_TASK:_
Quote, word for word, only the lines running from the line with "In this picture, which of" through the end of the listing. Leave out the pictures.

_INPUT DATA:_
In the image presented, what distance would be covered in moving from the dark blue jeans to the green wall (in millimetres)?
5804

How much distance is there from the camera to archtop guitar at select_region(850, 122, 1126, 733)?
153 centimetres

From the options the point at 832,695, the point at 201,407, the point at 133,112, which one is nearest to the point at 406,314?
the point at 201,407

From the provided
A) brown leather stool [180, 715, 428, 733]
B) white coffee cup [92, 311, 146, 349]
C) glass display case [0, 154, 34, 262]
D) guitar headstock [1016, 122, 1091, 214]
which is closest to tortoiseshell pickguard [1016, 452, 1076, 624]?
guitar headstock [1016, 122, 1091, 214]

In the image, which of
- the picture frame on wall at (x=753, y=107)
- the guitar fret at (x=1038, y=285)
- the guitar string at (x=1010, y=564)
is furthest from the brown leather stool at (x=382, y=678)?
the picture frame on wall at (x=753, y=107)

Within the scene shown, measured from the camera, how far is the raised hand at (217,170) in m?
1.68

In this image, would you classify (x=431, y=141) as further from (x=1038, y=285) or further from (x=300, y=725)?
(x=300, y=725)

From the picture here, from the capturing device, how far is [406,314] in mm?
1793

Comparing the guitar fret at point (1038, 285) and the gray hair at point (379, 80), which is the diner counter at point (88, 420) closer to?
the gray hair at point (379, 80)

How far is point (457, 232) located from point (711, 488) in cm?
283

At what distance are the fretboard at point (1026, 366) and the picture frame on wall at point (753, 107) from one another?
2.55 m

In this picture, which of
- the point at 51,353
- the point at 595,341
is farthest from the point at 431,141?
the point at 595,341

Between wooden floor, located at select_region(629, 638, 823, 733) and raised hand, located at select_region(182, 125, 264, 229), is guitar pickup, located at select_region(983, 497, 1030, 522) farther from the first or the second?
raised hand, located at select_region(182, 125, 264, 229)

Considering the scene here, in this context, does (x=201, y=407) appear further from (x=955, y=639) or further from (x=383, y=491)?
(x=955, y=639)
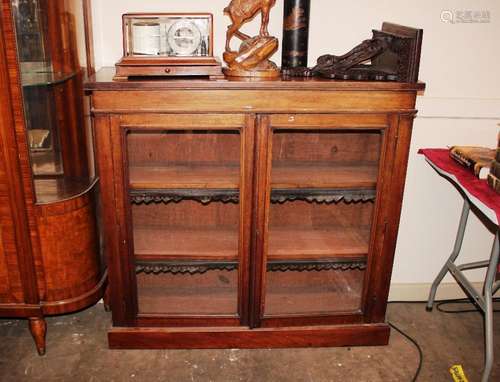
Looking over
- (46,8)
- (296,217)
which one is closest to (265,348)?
(296,217)

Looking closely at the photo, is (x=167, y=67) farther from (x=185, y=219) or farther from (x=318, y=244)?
(x=318, y=244)

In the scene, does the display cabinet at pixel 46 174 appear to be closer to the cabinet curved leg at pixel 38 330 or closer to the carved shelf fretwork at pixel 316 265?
the cabinet curved leg at pixel 38 330

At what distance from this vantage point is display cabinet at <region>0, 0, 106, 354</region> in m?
2.06

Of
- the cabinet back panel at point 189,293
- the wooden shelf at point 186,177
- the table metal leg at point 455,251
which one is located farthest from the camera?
the table metal leg at point 455,251

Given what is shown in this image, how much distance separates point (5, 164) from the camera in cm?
206

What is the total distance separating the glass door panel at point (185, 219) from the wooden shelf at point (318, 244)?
8.1 inches

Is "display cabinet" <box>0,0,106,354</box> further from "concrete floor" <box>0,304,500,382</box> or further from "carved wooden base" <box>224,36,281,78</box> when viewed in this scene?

_COMPLETE RESPONSE:_
In this picture, which of
- the point at 51,353
- the point at 595,341
is farthest from the point at 431,141?
the point at 595,341

Between wooden floor, located at select_region(629, 638, 823, 733) and raised hand, located at select_region(182, 125, 264, 229), is guitar pickup, located at select_region(983, 497, 1030, 522) farther from the first or the second?
raised hand, located at select_region(182, 125, 264, 229)

Considering the scene here, in this context, does (x=201, y=407) appear further from (x=955, y=639) or further from (x=383, y=491)?
(x=955, y=639)
Looking over
- (46,8)
- (296,217)
which one is closest to (265,348)?
(296,217)

Looking closely at the photo, is (x=167, y=67) farther from (x=185, y=219) or farther from (x=318, y=244)?
(x=318, y=244)

In the scene, does the display cabinet at pixel 46 174 appear to be closer to the cabinet curved leg at pixel 38 330 or closer to the carved shelf fretwork at pixel 316 265?
the cabinet curved leg at pixel 38 330

At what distance from this vantage point is display cabinet at <region>0, 0, 106, 354</region> in m?
2.06

Of
- the cabinet back panel at point 189,293
- the wooden shelf at point 186,177
- the table metal leg at point 455,251
which one is located farthest from the camera?
the table metal leg at point 455,251

Given what is shown in this image, how much distance separates point (5, 164) from the camera in cm?
206

What is the total distance separating the glass door panel at point (185, 219) from the wooden shelf at point (318, 244)?
8.1 inches

Is "display cabinet" <box>0,0,106,354</box> further from "concrete floor" <box>0,304,500,382</box> or further from "carved wooden base" <box>224,36,281,78</box> when viewed in this scene?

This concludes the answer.